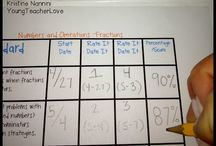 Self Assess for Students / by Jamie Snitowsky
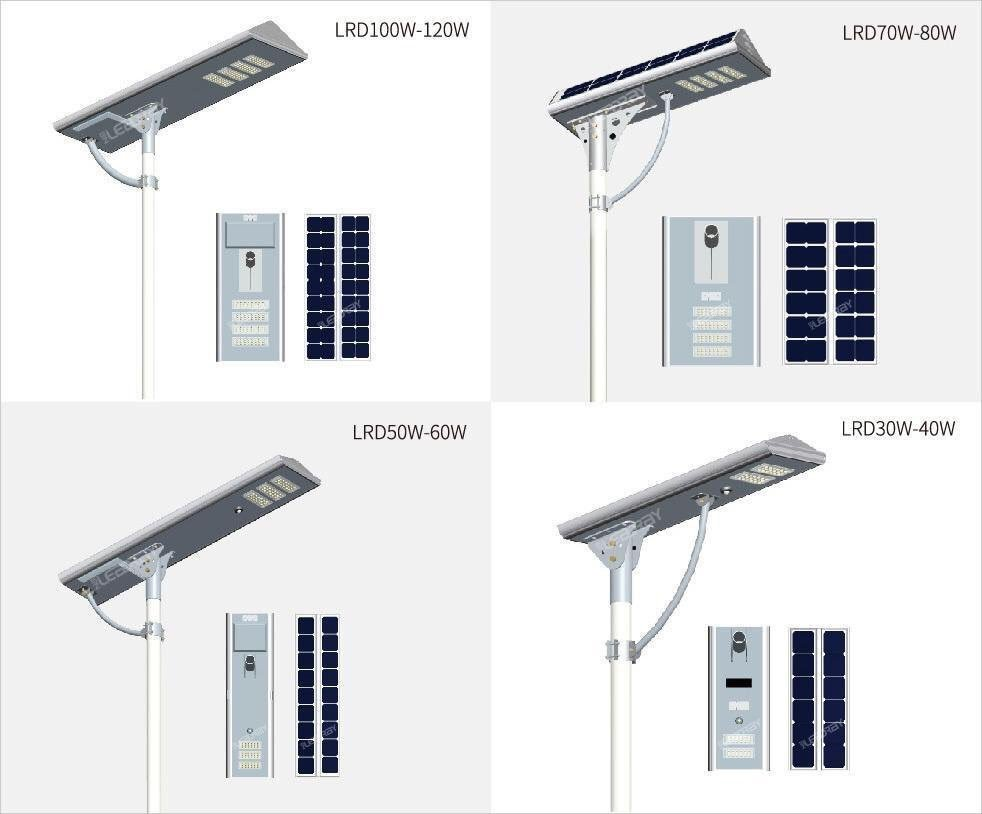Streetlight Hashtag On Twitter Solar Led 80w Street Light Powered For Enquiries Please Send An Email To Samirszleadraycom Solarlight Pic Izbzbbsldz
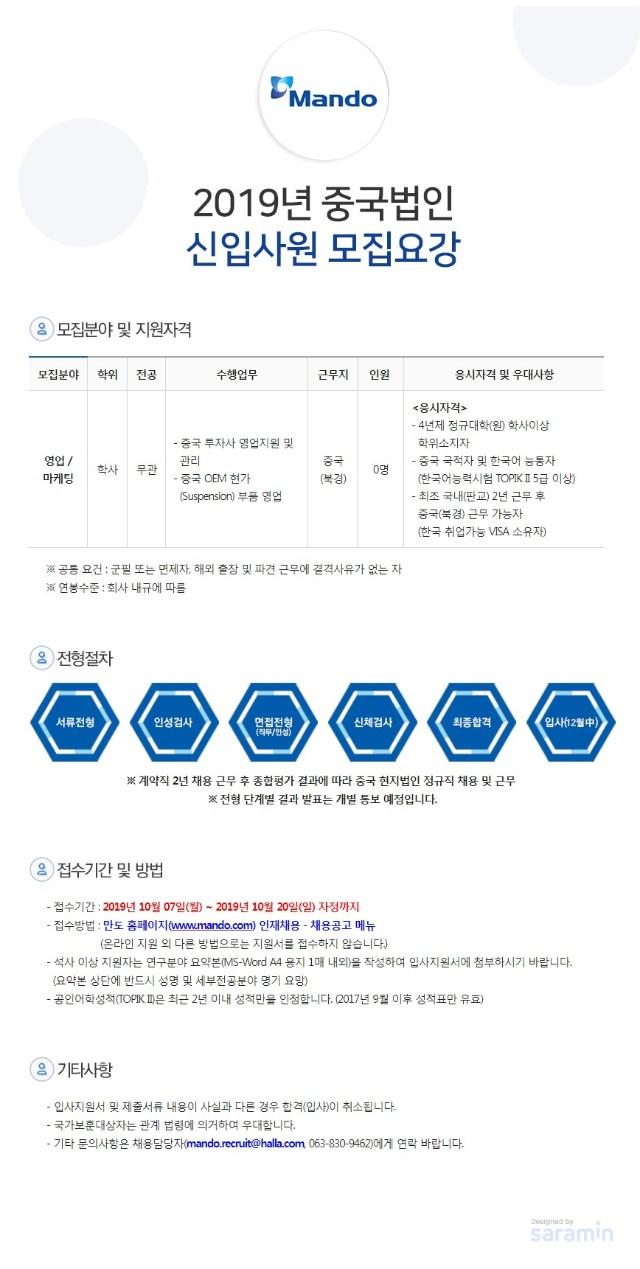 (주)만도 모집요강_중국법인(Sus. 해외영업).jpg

* * *

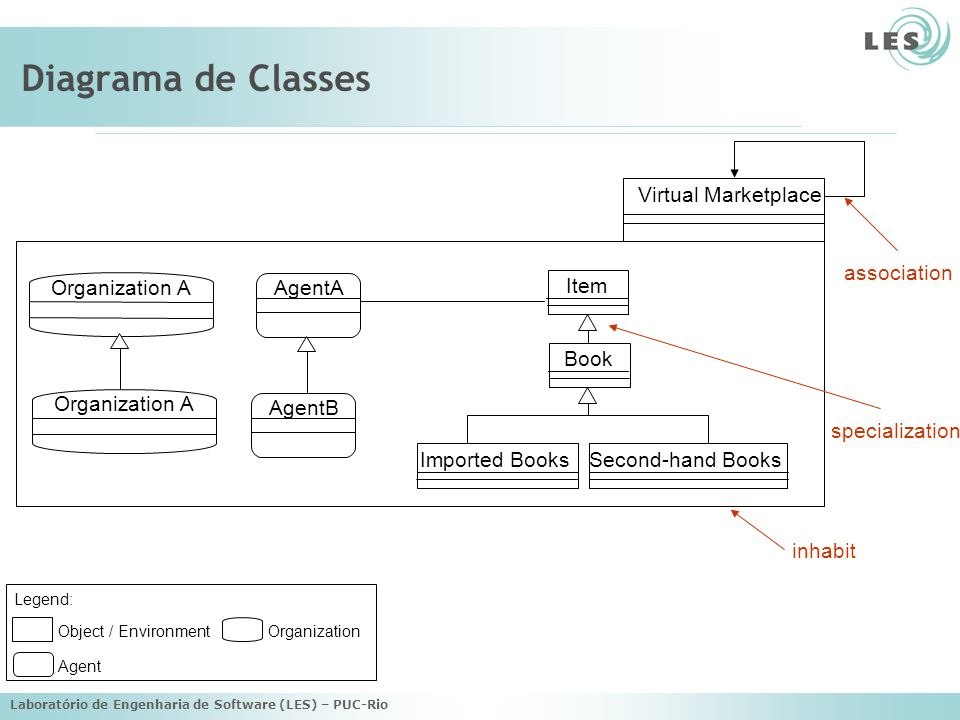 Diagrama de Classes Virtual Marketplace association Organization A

What the task asks: Pictures aside, print exactly the lines above starting with the one containing "Self Assess for" and going on through the one containing "(주)만도 모집요강_중국법인(Sus. 해외영업).jpg".

Reply:
 Self Assess for Students / by Jamie Snitowsky
Streetlight Hashtag On Twitter Solar Led 80w Street Light Powered For Enquiries Please Send An Email To Samirszleadraycom Solarlight Pic Izbzbbsldz
 (주)만도 모집요강_중국법인(Sus. 해외영업).jpg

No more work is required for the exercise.